_What to work on_:
1. In the excerpt on differentiating a function inside a function, what does the second method set $g(x)$ and $f(x)$ equal to?
2. Using the excerpt on differentiating a function inside a function, explain in one to three sentences why it calls the differentiation easy.

It’s actually very easy, you just have to think that this is a function in side

a function, like a smaller function wrapped in a bigger one So you need to

differentiate the bigger one then multiply the differentiation of the inside

wrapped function

🚧 Note

We can also solve the equation by using the second and third formula in the

above Basics sections We can let $y=f(x)=3x^4+5$ , and we need to find the

derivative of $y^5=(f(x))^5$

Or we can let $g(x)=3x^4+5$ , $f(x)=x^5$ , and find the derivative of

$f(g(x))=(3x^4+5)^5$ (If you don’t understand this part, you need to revisit

Function)

_Dataset extract_:
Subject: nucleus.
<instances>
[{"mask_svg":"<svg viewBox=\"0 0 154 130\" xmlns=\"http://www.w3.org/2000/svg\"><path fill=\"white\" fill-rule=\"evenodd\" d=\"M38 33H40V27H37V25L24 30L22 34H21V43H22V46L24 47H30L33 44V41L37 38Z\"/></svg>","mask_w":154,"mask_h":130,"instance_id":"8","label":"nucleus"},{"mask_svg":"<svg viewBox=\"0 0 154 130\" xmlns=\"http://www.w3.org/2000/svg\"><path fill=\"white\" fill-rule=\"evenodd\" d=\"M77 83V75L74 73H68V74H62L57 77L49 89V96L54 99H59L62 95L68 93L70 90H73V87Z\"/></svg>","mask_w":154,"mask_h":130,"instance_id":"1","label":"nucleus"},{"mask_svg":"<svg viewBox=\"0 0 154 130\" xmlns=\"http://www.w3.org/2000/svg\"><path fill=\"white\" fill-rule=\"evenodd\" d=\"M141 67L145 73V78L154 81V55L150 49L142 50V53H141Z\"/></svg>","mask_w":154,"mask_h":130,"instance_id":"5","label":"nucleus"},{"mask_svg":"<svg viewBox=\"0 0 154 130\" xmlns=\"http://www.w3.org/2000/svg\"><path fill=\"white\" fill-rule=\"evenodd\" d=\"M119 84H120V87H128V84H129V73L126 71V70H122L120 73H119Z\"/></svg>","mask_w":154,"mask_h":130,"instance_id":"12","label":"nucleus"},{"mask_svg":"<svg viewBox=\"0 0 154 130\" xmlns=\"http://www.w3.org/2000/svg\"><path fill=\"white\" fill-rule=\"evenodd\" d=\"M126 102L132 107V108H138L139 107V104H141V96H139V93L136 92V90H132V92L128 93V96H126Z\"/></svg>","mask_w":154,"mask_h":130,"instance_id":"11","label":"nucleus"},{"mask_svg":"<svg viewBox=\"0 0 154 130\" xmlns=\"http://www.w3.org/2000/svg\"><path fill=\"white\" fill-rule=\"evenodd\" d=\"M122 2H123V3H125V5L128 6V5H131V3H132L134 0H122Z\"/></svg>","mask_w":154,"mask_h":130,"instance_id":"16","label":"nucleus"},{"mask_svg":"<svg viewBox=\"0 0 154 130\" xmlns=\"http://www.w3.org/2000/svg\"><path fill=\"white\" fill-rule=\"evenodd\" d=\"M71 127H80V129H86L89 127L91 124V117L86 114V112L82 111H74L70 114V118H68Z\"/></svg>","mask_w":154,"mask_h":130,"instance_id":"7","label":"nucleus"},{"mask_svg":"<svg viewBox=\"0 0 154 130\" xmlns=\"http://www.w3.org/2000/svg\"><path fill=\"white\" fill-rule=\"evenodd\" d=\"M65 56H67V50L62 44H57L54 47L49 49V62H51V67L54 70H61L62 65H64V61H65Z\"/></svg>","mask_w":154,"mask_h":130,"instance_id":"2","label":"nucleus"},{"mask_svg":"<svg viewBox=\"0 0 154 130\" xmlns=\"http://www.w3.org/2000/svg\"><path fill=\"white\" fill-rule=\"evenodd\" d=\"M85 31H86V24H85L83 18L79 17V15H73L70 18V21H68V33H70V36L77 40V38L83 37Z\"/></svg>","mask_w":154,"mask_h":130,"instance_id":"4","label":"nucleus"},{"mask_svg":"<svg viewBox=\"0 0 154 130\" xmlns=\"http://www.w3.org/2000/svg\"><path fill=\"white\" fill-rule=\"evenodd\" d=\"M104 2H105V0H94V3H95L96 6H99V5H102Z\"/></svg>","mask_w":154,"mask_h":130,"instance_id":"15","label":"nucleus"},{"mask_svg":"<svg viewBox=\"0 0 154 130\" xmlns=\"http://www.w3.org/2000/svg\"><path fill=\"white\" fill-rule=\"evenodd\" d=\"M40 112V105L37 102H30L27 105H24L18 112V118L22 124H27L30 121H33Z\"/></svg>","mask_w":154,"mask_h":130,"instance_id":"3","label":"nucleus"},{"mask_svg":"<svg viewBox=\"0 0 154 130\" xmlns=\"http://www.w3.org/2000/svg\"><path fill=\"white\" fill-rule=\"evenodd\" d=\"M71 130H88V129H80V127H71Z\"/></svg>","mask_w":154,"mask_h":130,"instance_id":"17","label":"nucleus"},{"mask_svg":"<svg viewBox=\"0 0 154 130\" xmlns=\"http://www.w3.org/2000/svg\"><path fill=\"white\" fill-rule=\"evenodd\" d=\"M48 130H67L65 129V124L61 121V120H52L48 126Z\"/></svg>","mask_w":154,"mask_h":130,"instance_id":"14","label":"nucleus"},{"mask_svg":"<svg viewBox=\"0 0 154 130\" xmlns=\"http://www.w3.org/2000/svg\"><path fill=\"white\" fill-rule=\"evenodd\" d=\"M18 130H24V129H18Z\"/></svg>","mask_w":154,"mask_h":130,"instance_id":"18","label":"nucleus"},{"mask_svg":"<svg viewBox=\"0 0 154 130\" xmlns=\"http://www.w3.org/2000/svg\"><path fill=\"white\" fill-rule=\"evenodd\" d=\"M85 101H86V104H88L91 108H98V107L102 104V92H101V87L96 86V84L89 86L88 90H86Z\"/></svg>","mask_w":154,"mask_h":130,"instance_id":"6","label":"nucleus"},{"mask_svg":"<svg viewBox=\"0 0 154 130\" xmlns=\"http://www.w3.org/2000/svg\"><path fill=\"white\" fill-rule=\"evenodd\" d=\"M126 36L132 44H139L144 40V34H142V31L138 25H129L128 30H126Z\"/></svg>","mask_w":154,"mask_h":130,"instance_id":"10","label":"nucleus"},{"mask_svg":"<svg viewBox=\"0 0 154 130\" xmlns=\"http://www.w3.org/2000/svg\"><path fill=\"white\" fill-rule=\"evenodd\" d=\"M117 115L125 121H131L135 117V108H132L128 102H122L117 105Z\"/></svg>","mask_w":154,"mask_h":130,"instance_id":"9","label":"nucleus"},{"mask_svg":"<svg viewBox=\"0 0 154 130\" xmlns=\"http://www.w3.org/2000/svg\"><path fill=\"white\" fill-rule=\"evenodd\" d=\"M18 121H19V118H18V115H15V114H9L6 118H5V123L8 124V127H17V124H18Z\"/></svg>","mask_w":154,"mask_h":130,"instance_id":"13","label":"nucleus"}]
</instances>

_Expected results_:
1. It sets $g(x)=3x^4+5$ and $f(x)=x^5$.

2. The expression can be seen as a smaller function wrapped inside a bigger one. You only need to differentiate the bigger function and then multiply by the derivative of the inner wrapped function.